Hello, I encountered this but I shouldn't because my docker-compose version is 1.13 and docker-compose file version is 2.2. Any ideas why?

$ docker-compose --version
$ docker-compose version 1.13.0, build 1719ceb

It was added in 1.14. Please upgrade to the latest version.

I see, thanks.

Still having the issue with docker create service --cpu or ----limit-cpu not worked with windows server 2019 with docker 18.9 latest version with docker ce edition.

please help

Why option cpu-count called so? It's the incorrect name, because for cpu_count: 1 I expect that only 1 CPU will be active. However, I see only the loading on the baseline performance.
Also, very very bad documentation and there aren't any explanations about cpu* options for "windows only".
I don't understand why you removed these options from the compose 3.* versions.
My problem is I need to restrict my windows containers for CPUs utilization, but I don't see clarify solutions for it which similar to the behavior of --cpuset-cpus option in Linux.

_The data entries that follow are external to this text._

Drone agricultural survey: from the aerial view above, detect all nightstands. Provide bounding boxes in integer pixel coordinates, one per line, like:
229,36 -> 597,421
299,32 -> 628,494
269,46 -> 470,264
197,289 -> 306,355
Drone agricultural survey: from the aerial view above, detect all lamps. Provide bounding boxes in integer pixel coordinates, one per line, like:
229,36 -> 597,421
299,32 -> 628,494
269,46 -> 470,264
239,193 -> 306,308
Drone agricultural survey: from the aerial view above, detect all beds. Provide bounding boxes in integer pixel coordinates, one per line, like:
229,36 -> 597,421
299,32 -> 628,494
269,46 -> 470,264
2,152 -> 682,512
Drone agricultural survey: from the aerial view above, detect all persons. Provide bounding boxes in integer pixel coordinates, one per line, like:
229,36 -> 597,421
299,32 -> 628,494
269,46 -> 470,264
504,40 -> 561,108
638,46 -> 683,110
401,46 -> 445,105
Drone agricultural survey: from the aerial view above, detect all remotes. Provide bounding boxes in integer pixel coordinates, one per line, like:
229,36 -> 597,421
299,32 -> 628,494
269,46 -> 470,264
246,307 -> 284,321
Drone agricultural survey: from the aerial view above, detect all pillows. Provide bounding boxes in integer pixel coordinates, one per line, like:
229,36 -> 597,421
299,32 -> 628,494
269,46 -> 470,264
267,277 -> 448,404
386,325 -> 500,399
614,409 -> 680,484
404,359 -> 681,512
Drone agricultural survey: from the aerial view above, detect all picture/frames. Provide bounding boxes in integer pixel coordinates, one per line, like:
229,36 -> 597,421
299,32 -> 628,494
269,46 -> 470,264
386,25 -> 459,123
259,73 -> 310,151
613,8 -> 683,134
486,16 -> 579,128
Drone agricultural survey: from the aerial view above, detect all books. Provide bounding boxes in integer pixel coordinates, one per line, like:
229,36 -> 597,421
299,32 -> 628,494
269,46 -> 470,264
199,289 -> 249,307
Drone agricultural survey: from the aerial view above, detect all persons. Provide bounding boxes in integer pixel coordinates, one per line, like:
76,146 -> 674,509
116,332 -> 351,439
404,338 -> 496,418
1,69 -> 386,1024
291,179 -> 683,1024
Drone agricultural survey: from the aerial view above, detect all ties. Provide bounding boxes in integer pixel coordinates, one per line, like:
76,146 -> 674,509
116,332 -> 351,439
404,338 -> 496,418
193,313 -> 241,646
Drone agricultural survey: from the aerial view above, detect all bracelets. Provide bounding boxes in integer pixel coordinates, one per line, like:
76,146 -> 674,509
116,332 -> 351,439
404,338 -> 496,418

Why option cpu-count called so? It's the incorrect name, because for cpu_count: 1 I expect that only 1 CPU will be active. However, I see only the loading on the baseline performance.
Also, very very bad documentation and there aren't any explanations about cpu* options for "windows only".
I don't understand why you removed these options from the compose 3.* versions.
My problem is I need to restrict my windows containers for CPUs utilization, but I don't see clarify solutions for it which similar to the behavior of --cpuset-cpus option in Linux.

They removed it because they are nincompoops.